- **Data to use**:
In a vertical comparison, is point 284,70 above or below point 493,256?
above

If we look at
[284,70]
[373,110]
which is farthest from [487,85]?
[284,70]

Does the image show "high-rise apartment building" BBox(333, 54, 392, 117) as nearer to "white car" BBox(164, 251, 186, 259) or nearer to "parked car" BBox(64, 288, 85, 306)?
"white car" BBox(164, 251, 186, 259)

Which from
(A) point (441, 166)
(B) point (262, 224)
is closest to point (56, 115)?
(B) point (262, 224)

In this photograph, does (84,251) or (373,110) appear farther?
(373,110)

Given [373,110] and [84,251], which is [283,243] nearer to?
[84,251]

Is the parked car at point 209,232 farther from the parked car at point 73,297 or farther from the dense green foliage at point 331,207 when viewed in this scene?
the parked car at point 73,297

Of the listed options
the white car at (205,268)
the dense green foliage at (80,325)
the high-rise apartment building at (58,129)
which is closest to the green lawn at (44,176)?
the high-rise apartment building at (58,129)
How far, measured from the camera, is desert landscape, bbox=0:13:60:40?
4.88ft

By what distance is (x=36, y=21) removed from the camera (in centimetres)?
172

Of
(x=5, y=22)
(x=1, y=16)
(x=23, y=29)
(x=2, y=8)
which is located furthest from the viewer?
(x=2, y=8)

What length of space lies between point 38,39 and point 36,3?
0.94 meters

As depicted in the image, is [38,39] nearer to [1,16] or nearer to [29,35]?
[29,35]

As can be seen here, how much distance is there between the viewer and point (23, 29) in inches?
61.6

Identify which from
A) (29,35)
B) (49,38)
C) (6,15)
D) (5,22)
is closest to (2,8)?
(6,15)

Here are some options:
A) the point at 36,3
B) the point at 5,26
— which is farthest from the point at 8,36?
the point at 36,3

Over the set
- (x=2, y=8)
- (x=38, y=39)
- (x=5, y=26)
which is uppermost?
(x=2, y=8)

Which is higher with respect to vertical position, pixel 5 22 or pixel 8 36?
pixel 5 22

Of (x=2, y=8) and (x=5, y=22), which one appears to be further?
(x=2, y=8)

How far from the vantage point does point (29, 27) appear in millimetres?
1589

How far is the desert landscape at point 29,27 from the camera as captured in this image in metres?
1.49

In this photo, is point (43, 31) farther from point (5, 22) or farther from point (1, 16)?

- **What to produce**: Format every line of the records above as a JSON list of strings, one string per line, with blank lines left out.

- **Answer to this exercise**:
[
  "In a vertical comparison, is point 284,70 above or below point 493,256?",
  "above",
  "If we look at",
  "[284,70]",
  "[373,110]",
  "which is farthest from [487,85]?",
  "[284,70]",
  "Does the image show \"high-rise apartment building\" BBox(333, 54, 392, 117) as nearer to \"white car\" BBox(164, 251, 186, 259) or nearer to \"parked car\" BBox(64, 288, 85, 306)?",
  "\"white car\" BBox(164, 251, 186, 259)",
  "Which from",
  "(A) point (441, 166)",
  "(B) point (262, 224)",
  "is closest to point (56, 115)?",
  "(B) point (262, 224)",
  "In this photograph, does (84,251) or (373,110) appear farther?",
  "(373,110)",
  "Given [373,110] and [84,251], which is [283,243] nearer to?",
  "[84,251]",
  "Is the parked car at point 209,232 farther from the parked car at point 73,297 or farther from the dense green foliage at point 331,207 when viewed in this scene?",
  "the parked car at point 73,297",
  "Of the listed options",
  "the white car at (205,268)",
  "the dense green foliage at (80,325)",
  "the high-rise apartment building at (58,129)",
  "which is closest to the green lawn at (44,176)?",
  "the high-rise apartment building at (58,129)",
  "How far, measured from the camera, is desert landscape, bbox=0:13:60:40?",
  "4.88ft",
  "By what distance is (x=36, y=21) removed from the camera (in centimetres)?",
  "172",
  "Of",
  "(x=5, y=22)",
  "(x=1, y=16)",
  "(x=23, y=29)",
  "(x=2, y=8)",
  "which is located furthest from the viewer?",
  "(x=2, y=8)",
  "What length of space lies between point 38,39 and point 36,3?",
  "0.94 meters",
  "As depicted in the image, is [38,39] nearer to [1,16] or nearer to [29,35]?",
  "[29,35]",
  "As can be seen here, how much distance is there between the viewer and point (23, 29) in inches?",
  "61.6",
  "Identify which from",
  "A) (29,35)",
  "B) (49,38)",
  "C) (6,15)",
  "D) (5,22)",
  "is closest to (2,8)?",
  "(6,15)",
  "Here are some options:",
  "A) the point at 36,3",
  "B) the point at 5,26",
  "— which is farthest from the point at 8,36?",
  "the point at 36,3",
  "Over the set",
  "- (x=2, y=8)",
  "- (x=38, y=39)",
  "- (x=5, y=26)",
  "which is uppermost?",
  "(x=2, y=8)",
  "Which is higher with respect to vertical position, pixel 5 22 or pixel 8 36?",
  "pixel 5 22",
  "Of (x=2, y=8) and (x=5, y=22), which one appears to be further?",
  "(x=2, y=8)",
  "How far from the vantage point does point (29, 27) appear in millimetres?",
  "1589",
  "How far is the desert landscape at point 29,27 from the camera as captured in this image in metres?",
  "1.49",
  "In this photo, is point (43, 31) farther from point (5, 22) or farther from point (1, 16)?"
]